02 Feb How selling cushion covers as an MIT freshman taught me sales
I came to MIT to start a company. I chose the school for its unparalleled combination of intellectual rigor and real-world pragmatism. The first startup I got involved in, however, had nothing intellectual about it, nor was it solving any real problem. What this cushion cover startup did, though, was give me a phenomenal experience in sales, one of the most important skills an entrepreneur can have.
Like every ambitious freshman at MIT, I was intent on exploring as many different relevant activities as possible during my first year at MIT. One of these was the e-club, a somewhat underground (at least in 2006, when tech was not in vogue) community of entrepreneurially-minded MIT students with an enigmatic ringleader. All kinds of entrepreneurs and wannabe entrepreneurs would present ideas and the rest of us were meant to provide feedback.
During one of these meetings, an MIT Sloan student presented his company — an import/export play involving embroidered cushion covers. He intended to sell these intricate cushion covers from the Kutch region of India (which is in the news today) in the US and was looking for some sales help. I was captivated by the thought of selling high-quality physical goods from India, a country with which I was intimately familiar, of course. I approached him after the meeting and volunteered to help him. I just wanted to roll up my sleeves and get involved in something real, and this guy seemed to have real product.
I soon realized a real product was essentially all he had — he had no real sales strategy or team. Since he was a full-time MBA student, we agreed my primary responsibility would be to shortlist several local stores that could carry the cushion covers, then go convince them to stock our product. My dorm room quickly became the warehouse, with roughly 200 cushion covers stacked neatly in one corner, much to the bemusement of my roommate.
When I was able to carve out 90 minutes between classes (half of which I must admit I skipped), I would grab a stack of cushion covers and make my way down Massachusetts Avenue, toward Harvard Square’s boutiques or across the river, toward Boston’s Newbury Street. My goal was to maximize my time with the store owners. I got to know them, their personal stories, and their thoughts on the market. I realized that while our product looked great, it was priced significantly higher than the cushion covers the stores already carried, and which already came with relatively premium price tags.
This realization was annoying. I decided I would find a way for these stores to carry a pilot set of cushion covers one way or another.
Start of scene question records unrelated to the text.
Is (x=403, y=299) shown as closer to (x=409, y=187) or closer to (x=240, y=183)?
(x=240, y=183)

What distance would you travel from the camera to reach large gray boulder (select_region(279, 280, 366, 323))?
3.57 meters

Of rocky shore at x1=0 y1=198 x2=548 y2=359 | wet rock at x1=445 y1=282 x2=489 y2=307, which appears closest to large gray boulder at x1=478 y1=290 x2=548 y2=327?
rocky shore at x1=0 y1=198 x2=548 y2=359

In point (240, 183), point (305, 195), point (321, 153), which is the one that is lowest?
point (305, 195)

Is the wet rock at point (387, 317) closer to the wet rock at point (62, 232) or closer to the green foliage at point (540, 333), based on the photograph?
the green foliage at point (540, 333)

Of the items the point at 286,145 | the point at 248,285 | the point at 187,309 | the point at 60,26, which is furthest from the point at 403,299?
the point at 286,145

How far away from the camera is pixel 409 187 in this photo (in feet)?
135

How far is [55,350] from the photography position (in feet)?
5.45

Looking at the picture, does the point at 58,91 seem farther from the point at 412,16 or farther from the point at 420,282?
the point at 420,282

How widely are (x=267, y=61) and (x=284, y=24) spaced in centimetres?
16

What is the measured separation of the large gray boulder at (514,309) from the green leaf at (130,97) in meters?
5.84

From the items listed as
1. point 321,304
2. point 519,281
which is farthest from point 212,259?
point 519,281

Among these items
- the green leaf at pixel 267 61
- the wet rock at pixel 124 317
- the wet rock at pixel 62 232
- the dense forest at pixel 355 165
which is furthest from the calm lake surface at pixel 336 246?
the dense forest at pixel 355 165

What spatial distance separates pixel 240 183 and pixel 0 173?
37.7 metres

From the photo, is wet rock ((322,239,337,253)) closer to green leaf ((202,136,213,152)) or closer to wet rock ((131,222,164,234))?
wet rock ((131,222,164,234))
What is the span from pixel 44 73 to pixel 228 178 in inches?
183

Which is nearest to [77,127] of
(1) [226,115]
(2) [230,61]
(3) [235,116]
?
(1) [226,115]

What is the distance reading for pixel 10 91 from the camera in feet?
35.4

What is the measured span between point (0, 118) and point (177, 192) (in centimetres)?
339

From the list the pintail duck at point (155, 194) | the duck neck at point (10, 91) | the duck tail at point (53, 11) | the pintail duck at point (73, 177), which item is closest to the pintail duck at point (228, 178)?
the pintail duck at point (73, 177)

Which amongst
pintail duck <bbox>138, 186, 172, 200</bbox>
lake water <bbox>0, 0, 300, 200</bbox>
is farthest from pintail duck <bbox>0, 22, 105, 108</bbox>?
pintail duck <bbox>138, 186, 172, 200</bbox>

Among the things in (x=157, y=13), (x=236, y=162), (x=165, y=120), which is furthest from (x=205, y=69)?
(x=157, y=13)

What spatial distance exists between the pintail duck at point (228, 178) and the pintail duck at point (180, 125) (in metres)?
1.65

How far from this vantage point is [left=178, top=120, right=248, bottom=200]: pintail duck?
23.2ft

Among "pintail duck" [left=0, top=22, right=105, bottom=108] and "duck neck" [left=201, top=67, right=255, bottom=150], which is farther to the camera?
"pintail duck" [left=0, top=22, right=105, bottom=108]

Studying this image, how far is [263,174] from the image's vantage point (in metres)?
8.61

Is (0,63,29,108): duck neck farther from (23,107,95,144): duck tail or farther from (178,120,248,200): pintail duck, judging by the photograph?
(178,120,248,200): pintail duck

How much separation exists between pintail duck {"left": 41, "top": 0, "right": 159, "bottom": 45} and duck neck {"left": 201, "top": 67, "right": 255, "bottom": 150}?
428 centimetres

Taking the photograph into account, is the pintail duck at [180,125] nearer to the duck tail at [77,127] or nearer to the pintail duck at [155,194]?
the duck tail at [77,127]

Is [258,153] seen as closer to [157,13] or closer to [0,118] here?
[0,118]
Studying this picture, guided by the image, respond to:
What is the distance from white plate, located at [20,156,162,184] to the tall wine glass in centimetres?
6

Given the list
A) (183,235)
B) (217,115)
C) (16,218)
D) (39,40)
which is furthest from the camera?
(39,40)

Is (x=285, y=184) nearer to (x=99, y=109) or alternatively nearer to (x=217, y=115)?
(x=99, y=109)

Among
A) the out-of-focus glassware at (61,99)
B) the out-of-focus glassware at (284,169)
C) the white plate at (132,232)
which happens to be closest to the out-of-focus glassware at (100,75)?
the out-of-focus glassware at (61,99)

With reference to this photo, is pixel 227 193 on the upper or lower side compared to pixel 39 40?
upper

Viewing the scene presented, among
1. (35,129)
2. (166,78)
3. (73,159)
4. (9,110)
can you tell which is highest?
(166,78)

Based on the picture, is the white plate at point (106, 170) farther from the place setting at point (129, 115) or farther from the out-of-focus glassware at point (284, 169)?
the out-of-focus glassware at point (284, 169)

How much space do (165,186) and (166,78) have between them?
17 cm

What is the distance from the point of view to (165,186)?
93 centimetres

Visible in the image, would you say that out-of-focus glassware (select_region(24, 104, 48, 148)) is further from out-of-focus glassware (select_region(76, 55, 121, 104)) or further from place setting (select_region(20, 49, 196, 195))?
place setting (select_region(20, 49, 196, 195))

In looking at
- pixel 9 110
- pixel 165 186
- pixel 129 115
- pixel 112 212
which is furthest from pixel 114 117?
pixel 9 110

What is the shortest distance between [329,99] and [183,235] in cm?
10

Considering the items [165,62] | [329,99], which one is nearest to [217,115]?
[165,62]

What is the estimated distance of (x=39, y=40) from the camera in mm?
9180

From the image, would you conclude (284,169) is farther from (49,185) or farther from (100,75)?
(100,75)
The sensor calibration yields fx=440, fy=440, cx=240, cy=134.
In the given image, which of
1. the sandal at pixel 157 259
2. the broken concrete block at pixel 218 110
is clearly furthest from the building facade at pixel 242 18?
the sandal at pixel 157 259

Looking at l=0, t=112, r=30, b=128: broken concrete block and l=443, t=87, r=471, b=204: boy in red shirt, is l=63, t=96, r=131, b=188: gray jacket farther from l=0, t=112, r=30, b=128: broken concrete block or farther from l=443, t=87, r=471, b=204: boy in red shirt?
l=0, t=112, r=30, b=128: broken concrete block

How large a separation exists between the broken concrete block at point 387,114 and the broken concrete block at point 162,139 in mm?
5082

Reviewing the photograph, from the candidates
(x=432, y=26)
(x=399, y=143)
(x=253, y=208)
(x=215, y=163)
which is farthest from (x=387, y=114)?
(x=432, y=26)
I argued relentlessly that our products were much finer than anything they stocked, that our embroidery offered a superior, unique touch, and that consumers would love them. Eventually several of these stores did indeed decide to carry 5–10 cushion covers each, to test consumer demand. I would then visit them after a couple weeks to assess how the covers were selling. The demand was decent, nothing extraordinary, and pricing was a significant drawback, but the feedback regarding the quality of the cushion covers was very positive. I was optimistic I could scale up demand a bit at each store, although I had no sense at the time what it meant to truly scale. I was also secretly hopeful I could convince my boss to reduce the price over time.
Within a semester or so, the cushion cover entrepreneur graduated from Sloan and moved on from the idea (rightly so, in hindsight — he is now running another more exciting startup). The memory faded as I became involved in more endeavors at MIT, but the experience was a valuable way to start my MIT career. It forced me to understand what it meant to (literally) “pound the pavement,” to go door-to-door in a targeted fashion, to understand the value of spending time with customers in-person, and to sell a commoditized product at a higher price. It refined my sales skills.
Recently I rediscovered the remaining few cushion covers in storage and was thankful for the sales experience they gave me. They don’t teach these skills in class, even at business school. There’s only one way to learn them — go out and try to sell something. The less differentiated the product and the higher the price, the more your skills will be tested — and the better salesperson you’ll become.